# What the task asks
Can you reproduce the lines of the records from the one containing "From furthest to" up to and including the one containing "the green vegetation patch at point (14, 106) →", substituting "correct" for "proper" and changing nothing else? Give only those lines.

# Spatial question records
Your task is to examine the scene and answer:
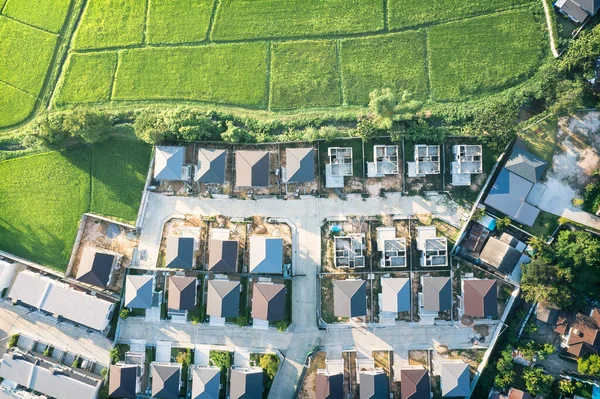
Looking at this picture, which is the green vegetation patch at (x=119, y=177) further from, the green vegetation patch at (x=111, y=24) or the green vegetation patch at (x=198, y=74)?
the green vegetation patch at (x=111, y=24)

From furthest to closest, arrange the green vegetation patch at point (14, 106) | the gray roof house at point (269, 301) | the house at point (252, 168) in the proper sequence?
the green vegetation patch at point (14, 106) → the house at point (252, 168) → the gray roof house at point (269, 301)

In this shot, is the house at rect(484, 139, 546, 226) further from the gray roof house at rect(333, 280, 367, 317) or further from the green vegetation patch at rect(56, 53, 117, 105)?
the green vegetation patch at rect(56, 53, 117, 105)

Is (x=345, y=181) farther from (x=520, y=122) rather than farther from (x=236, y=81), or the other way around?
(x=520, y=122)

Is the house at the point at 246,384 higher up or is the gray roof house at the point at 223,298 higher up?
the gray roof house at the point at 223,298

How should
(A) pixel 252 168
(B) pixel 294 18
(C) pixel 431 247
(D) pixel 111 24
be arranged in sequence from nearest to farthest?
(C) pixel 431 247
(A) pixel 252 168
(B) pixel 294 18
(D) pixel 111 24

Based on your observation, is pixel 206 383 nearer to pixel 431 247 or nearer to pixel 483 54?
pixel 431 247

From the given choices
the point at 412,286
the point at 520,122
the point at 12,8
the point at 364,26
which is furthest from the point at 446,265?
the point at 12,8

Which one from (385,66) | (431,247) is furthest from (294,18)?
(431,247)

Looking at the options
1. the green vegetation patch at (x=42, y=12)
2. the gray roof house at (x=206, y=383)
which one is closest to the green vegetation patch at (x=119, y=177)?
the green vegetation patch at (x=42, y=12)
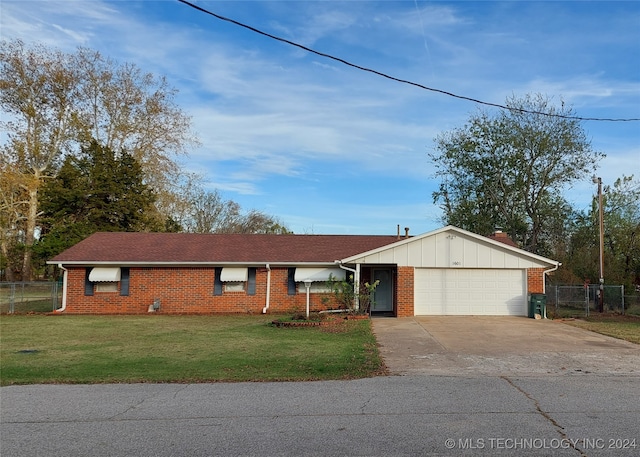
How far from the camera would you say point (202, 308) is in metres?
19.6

# Full response
From furthest to closest, arrange the green vegetation patch at point (14, 106) | the gray roof house at point (269, 301) | the house at point (252, 168) in the correct sequence?
the green vegetation patch at point (14, 106) → the house at point (252, 168) → the gray roof house at point (269, 301)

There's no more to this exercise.